Kreditwesen aktuell

Die Einführung regulatorischen Krisenkapitals in Form von Contingent Convertible Bonds (CoCos)

Bei der Unternehmensfinanzierung kommt der Fremdfinanzierung eine disziplinierende Wirkung insoweit zu, als durch Fremdkapital der Handlungsspielraum des Managements zur Vornahme unrentabler oder zur Übernahme hochriskanter Geschäfte verringert wird. Zinszahlungen und die bei Fälligkeit zu entrichtenden Tilgungszahlungen sind nämlich unabhängig von der wirtschaftlichen Situation des Unternehmens vorzunehmen, sodass das Management zur Vermeidung einer Insolvenz darauf hinarbeiten muss, stets genügend Mittel zur Befriedigung der Gläubigeransprüche vorzuhalten. Dieser Zusammenhang gilt für alle Unternehmen. Bei Banken wird allerdings die disziplinierende Wirkung des Fremdkapitals dann mehr oder weniger außer Kraft gesetzt, wenn die Gläubigerforderungen gegen Ausfallrisiken von dritter Seite geschützt sind.

"Too-Big-To-Fail"-Doktrin

Ein solcher Schutz ist im Bankenbereich durch die verschiedenen Einlagen- und Institutssicherungssysteme für Kundeneinlagen und durch die "Too-Big-To-Fail"-Doktrin für die Interbankeneinlagen gegeben, sofern der Staat eine implizite Garantie für das Überleben systemrelevanter Banken übernommen hat. Die impliziten und zum Teil gesetzlich verankerten Sicherungsmechanismen führen also dazu, dass die Bankgläubiger keine Ertrags-Risikoabwägungen anstellen müssen, sondern ihre Mittel ohne Bedenken dem Institut mit den höchsten Zinsversprechungen überlassen können, dessen Verschuldungsmöglichkeiten seinerseits durch die übernommenen Risiken nicht begrenzt werden. Die Höhe der Verschuldung von Banken wird dann nur durch bankaufsichtliche Bestimmungen über ein im Hinblick auf die gemessenen Risiken "angemessenes" haftendes Eigenkapital beziehungsweise durch die unmittelbare Vorgabe einer Leverage Ratio beschränkt.

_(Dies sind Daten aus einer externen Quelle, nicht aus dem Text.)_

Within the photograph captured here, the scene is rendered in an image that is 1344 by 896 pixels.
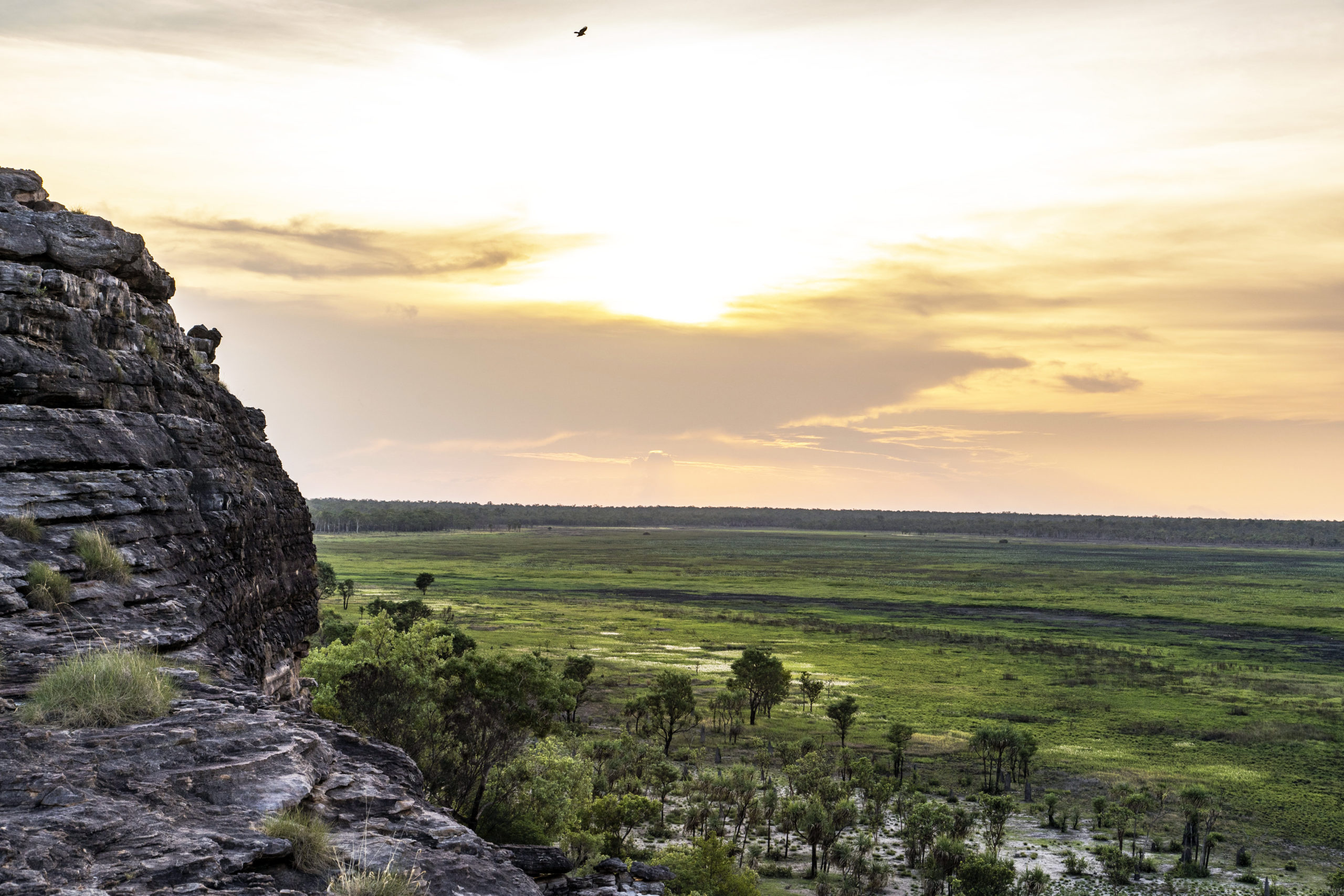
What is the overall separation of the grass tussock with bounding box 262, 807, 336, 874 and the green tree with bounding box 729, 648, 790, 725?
7856cm

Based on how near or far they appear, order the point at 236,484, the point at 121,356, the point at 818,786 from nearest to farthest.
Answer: the point at 121,356 < the point at 236,484 < the point at 818,786

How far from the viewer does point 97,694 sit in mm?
12281

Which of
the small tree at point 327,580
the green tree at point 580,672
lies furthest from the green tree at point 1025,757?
the small tree at point 327,580

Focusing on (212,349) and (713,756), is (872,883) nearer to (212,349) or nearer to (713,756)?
(713,756)

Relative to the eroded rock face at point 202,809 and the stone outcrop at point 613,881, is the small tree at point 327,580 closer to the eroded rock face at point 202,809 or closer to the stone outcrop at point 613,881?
the stone outcrop at point 613,881

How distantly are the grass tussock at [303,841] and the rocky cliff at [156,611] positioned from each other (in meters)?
0.15

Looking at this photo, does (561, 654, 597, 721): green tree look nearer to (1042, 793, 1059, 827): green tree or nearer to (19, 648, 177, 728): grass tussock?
(1042, 793, 1059, 827): green tree

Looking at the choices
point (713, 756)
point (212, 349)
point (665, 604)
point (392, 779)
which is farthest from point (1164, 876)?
point (665, 604)

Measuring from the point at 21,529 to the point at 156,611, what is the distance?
258 centimetres

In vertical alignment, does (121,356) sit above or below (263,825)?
above

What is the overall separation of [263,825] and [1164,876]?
53529 millimetres

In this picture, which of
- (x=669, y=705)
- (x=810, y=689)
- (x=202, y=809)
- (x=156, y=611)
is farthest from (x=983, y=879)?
(x=810, y=689)

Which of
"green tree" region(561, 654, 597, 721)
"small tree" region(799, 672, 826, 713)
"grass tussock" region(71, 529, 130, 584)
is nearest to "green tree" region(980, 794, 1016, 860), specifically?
"small tree" region(799, 672, 826, 713)

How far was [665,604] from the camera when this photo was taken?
547ft
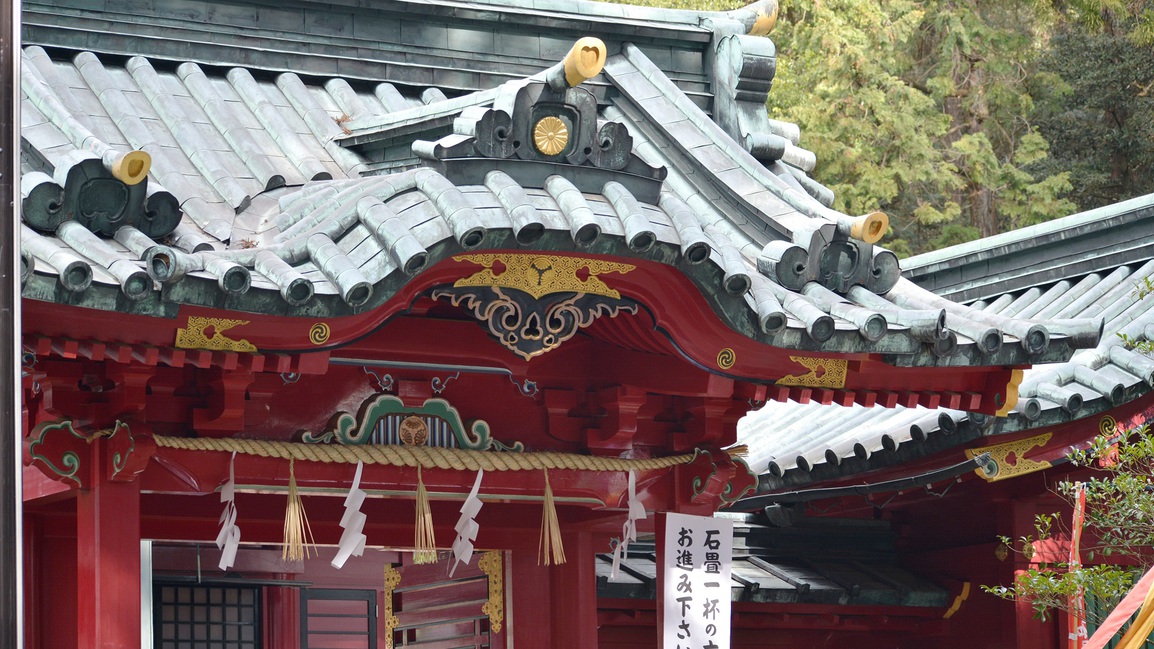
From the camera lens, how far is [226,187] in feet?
24.5

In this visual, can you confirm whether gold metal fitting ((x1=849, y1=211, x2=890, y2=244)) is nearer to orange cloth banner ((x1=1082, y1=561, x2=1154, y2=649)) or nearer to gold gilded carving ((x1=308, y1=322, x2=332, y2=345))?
orange cloth banner ((x1=1082, y1=561, x2=1154, y2=649))

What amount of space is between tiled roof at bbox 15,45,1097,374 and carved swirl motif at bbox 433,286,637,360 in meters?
0.45

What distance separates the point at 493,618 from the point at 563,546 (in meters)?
0.53

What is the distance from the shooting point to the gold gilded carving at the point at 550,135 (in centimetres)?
699

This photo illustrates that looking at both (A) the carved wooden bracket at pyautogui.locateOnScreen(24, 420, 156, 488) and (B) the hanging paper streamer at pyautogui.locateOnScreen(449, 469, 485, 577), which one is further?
Answer: (B) the hanging paper streamer at pyautogui.locateOnScreen(449, 469, 485, 577)

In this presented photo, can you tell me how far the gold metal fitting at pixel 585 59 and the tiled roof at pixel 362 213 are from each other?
461 mm

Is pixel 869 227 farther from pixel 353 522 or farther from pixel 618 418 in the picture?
pixel 353 522

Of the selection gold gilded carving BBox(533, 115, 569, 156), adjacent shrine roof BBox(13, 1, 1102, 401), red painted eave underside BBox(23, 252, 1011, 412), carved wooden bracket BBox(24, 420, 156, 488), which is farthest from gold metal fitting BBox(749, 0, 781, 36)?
carved wooden bracket BBox(24, 420, 156, 488)

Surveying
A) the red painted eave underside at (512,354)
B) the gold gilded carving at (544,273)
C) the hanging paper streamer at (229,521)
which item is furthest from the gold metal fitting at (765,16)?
the hanging paper streamer at (229,521)

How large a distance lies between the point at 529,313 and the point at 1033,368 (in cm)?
422

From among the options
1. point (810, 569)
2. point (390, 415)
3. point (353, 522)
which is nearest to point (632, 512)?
point (390, 415)

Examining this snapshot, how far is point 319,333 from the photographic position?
21.9 ft

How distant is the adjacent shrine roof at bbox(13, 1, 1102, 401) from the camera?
6.34 metres

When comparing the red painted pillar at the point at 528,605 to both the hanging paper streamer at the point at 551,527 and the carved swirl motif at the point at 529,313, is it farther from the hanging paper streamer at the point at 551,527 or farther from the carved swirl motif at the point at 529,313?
the carved swirl motif at the point at 529,313
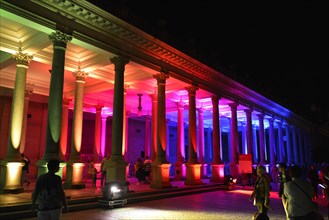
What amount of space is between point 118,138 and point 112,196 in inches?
121

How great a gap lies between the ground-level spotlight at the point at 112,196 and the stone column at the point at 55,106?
2217 millimetres

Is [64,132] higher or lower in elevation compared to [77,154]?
higher

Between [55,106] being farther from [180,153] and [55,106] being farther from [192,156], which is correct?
[180,153]

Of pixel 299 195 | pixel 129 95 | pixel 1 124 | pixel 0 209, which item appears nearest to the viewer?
pixel 299 195

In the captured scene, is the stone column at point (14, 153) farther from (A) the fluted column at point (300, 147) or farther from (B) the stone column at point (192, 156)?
(A) the fluted column at point (300, 147)

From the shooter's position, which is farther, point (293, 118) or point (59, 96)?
point (293, 118)

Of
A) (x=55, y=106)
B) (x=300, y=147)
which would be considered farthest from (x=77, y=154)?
(x=300, y=147)

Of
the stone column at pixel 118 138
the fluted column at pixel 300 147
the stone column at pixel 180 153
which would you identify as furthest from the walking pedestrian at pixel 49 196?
the fluted column at pixel 300 147

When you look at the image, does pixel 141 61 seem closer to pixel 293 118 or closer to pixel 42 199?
pixel 42 199

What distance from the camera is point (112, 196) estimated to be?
10773 mm

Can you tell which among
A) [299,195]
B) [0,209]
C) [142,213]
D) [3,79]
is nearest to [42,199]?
[299,195]

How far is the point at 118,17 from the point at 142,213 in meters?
7.99

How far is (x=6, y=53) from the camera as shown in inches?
542

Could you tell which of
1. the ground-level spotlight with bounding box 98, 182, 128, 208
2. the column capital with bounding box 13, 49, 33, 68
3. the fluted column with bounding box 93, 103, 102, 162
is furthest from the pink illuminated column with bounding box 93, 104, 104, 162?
the ground-level spotlight with bounding box 98, 182, 128, 208
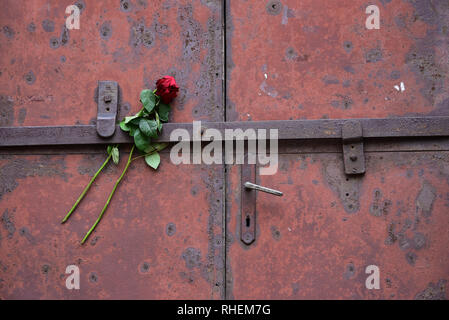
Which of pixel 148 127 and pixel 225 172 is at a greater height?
pixel 148 127

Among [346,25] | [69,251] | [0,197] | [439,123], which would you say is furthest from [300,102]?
[0,197]

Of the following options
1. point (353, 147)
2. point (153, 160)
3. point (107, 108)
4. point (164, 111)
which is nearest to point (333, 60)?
point (353, 147)

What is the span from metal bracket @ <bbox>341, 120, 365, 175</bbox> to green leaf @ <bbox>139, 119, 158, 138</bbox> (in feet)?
2.41

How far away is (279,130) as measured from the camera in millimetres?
1785

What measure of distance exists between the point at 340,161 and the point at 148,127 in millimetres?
772

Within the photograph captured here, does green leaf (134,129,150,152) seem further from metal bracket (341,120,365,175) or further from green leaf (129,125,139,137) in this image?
metal bracket (341,120,365,175)

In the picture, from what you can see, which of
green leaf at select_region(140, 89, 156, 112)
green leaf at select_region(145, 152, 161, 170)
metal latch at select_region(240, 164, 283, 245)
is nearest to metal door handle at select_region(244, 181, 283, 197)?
metal latch at select_region(240, 164, 283, 245)

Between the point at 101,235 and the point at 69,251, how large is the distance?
0.15m

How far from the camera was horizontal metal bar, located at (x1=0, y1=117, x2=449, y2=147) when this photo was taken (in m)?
1.73

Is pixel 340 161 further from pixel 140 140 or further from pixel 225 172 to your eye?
pixel 140 140

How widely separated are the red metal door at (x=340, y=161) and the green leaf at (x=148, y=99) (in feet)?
1.01

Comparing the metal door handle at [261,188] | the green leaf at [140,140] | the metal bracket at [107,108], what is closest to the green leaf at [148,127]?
the green leaf at [140,140]

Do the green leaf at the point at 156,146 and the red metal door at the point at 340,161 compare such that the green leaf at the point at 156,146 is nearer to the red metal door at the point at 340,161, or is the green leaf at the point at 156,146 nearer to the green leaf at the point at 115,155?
the green leaf at the point at 115,155

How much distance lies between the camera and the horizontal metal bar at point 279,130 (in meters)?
1.73
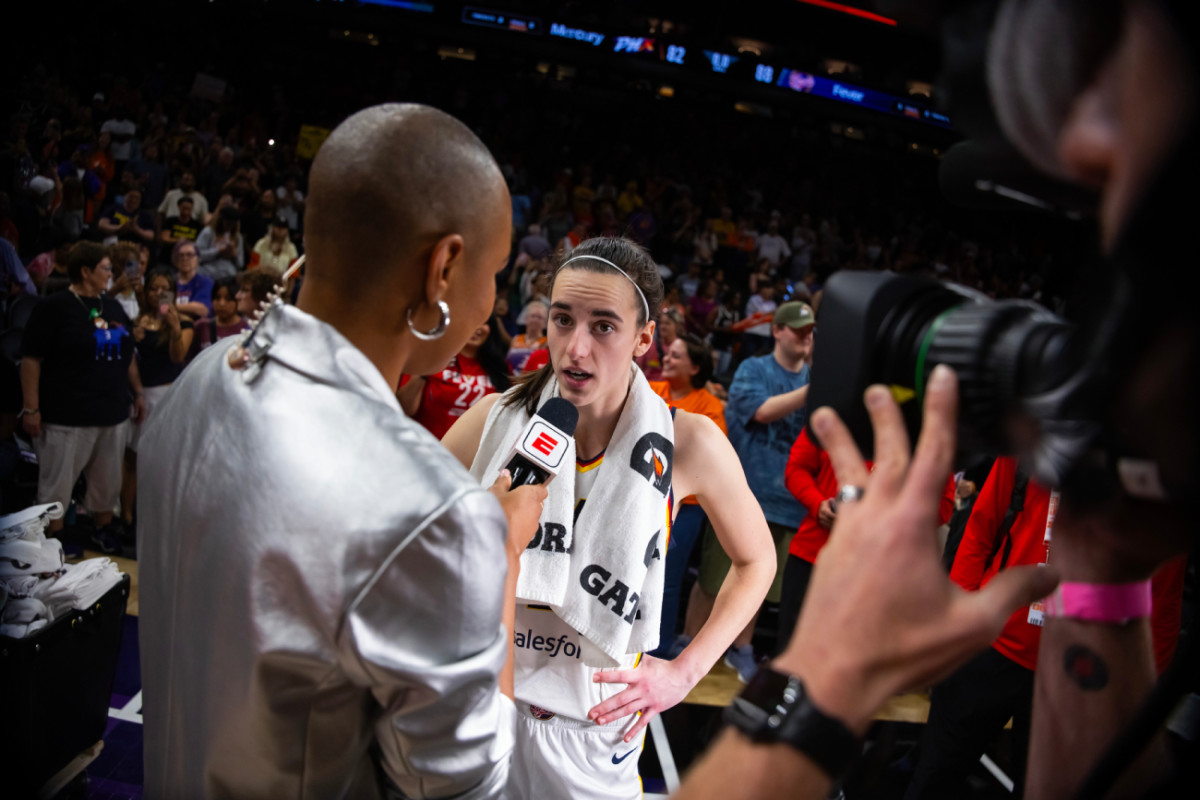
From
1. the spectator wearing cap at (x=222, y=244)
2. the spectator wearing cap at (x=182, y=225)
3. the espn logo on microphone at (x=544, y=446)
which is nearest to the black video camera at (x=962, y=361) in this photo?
the espn logo on microphone at (x=544, y=446)

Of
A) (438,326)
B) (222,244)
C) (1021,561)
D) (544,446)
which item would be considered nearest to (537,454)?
(544,446)

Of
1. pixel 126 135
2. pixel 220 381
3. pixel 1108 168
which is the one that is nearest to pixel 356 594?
pixel 220 381

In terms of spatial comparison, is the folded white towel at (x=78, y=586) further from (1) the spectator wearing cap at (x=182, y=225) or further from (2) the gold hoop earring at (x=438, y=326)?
(1) the spectator wearing cap at (x=182, y=225)

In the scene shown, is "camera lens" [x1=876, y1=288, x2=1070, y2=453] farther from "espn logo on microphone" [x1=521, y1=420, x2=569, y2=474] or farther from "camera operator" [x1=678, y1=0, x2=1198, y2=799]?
"espn logo on microphone" [x1=521, y1=420, x2=569, y2=474]

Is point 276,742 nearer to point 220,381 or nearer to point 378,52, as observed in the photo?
point 220,381

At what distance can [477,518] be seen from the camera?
935 millimetres

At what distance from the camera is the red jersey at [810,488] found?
3.68m

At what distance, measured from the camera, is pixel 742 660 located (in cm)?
446

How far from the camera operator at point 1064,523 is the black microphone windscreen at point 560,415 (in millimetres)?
901

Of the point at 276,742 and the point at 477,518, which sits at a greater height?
the point at 477,518

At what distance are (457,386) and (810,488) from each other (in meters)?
1.76

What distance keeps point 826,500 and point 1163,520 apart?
114 inches

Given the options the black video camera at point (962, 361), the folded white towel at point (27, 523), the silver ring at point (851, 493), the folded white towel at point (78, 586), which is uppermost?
the black video camera at point (962, 361)

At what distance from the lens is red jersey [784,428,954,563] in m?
3.68
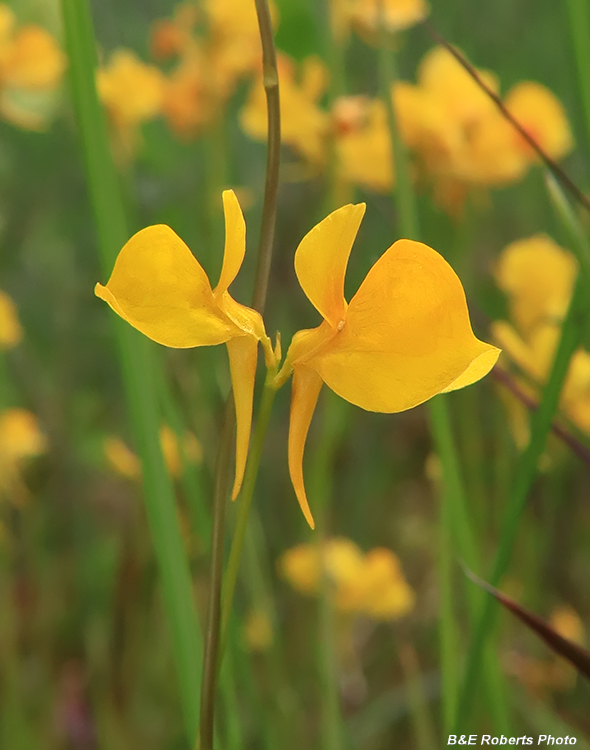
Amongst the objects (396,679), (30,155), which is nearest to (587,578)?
(396,679)

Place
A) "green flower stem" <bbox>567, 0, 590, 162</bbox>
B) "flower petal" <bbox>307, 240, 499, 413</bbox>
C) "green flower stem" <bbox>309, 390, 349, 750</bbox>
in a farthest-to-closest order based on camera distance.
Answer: "green flower stem" <bbox>309, 390, 349, 750</bbox> → "green flower stem" <bbox>567, 0, 590, 162</bbox> → "flower petal" <bbox>307, 240, 499, 413</bbox>

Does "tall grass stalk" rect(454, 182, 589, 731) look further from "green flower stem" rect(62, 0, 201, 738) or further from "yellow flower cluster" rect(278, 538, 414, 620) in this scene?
"yellow flower cluster" rect(278, 538, 414, 620)

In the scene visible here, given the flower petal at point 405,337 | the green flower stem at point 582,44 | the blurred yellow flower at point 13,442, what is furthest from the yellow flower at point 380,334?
the blurred yellow flower at point 13,442

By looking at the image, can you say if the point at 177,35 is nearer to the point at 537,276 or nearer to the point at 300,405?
the point at 537,276

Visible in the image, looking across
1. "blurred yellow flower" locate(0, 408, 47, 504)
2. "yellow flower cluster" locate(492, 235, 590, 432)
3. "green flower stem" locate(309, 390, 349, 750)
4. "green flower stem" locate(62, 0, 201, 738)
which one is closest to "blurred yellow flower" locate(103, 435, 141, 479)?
"blurred yellow flower" locate(0, 408, 47, 504)

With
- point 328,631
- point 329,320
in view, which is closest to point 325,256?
point 329,320

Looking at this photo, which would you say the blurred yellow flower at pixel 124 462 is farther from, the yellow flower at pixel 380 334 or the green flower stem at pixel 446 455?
the yellow flower at pixel 380 334

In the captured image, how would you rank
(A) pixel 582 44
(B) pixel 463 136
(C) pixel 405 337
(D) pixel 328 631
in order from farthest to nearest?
(B) pixel 463 136, (D) pixel 328 631, (A) pixel 582 44, (C) pixel 405 337
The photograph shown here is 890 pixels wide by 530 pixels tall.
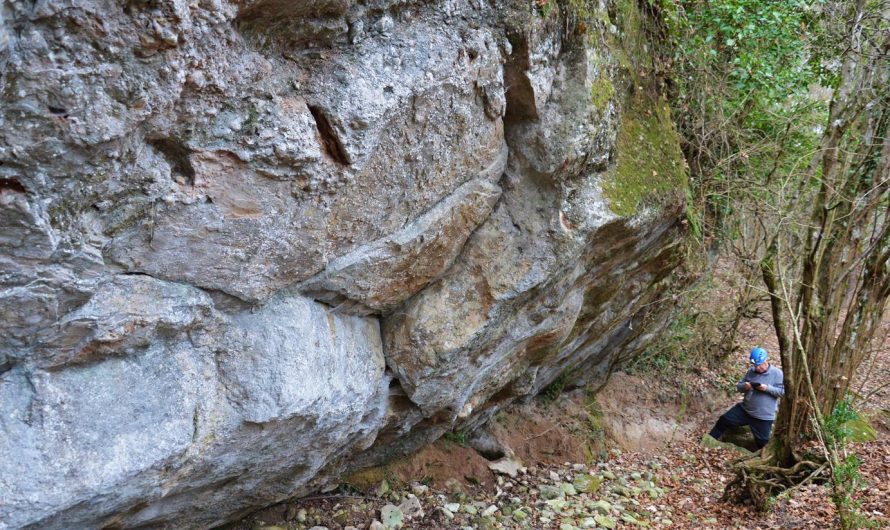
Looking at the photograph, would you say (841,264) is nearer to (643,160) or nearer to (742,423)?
(643,160)

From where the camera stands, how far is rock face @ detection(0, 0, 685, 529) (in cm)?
259

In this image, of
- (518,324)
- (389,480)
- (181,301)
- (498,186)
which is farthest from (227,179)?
(389,480)

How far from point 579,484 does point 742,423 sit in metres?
2.68

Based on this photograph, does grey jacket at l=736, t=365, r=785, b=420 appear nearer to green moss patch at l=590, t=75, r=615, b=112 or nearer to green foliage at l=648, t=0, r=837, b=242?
green foliage at l=648, t=0, r=837, b=242

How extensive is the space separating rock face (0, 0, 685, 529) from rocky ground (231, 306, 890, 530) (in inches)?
17.8

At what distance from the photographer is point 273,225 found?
336 centimetres

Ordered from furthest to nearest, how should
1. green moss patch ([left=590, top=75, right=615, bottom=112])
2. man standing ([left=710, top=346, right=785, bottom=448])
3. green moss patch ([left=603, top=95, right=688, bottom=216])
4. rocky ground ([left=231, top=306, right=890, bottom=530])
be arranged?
man standing ([left=710, top=346, right=785, bottom=448]) < rocky ground ([left=231, top=306, right=890, bottom=530]) < green moss patch ([left=603, top=95, right=688, bottom=216]) < green moss patch ([left=590, top=75, right=615, bottom=112])

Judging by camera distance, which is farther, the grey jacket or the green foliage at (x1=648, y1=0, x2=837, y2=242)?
the grey jacket

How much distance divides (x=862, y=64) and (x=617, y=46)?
2206mm

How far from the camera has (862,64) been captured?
18.9 ft

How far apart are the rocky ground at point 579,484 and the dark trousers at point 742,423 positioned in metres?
0.26

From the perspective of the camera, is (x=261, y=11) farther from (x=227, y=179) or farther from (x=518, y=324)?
(x=518, y=324)

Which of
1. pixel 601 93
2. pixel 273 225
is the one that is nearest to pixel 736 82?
pixel 601 93

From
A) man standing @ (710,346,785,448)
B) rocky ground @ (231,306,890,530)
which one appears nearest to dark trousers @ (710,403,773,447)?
man standing @ (710,346,785,448)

Ausbruch und Verlauf der internationalen Finanzkrise haben nun deutlich gemacht, dass es gelingen muss, die disziplinierende Wirkung des Fremdkapitals im Hinblick auf die Risikoübernahme wieder in Kraft zu setzen beziehungsweise zu steigern, wozu verschiedene Maßnahmen ergriffen werden können.1) Erstens können die regulatorischen Eigenkapitalanforderungen erhöht werden, was als Reaktion tatsächlich auch über die in Basel III geplante Erhöhung der Mindesteigenkapitalunterlegung gemessener Risiken, die Verschärfung der Anforderungen an die Qualität des haftenden Eigenkapitals und die Einführung einer von den gemessenen Risiken unabhängigen Begrenzung des Verschuldungsumfangs erfolgen soll. Zweitens kann ein Restrukturierungsregime eingeführt werden, das dazu führt, dass die "Too-Big-To-Fail"-Doktrin für die Bankgläubiger weiterhin gilt, aber dafür sorgt, dass die Eigentümer der Bank und ihr Management zur Verantwortung gezogen werden.2) Ein solches Restrukturierungsregime wirkt sozusagen ex post, wenn eine Insolvenzlage der Bank eingetreten ist, aber die negativen Konsequenzen der Insolvenz verhindert werden sollen.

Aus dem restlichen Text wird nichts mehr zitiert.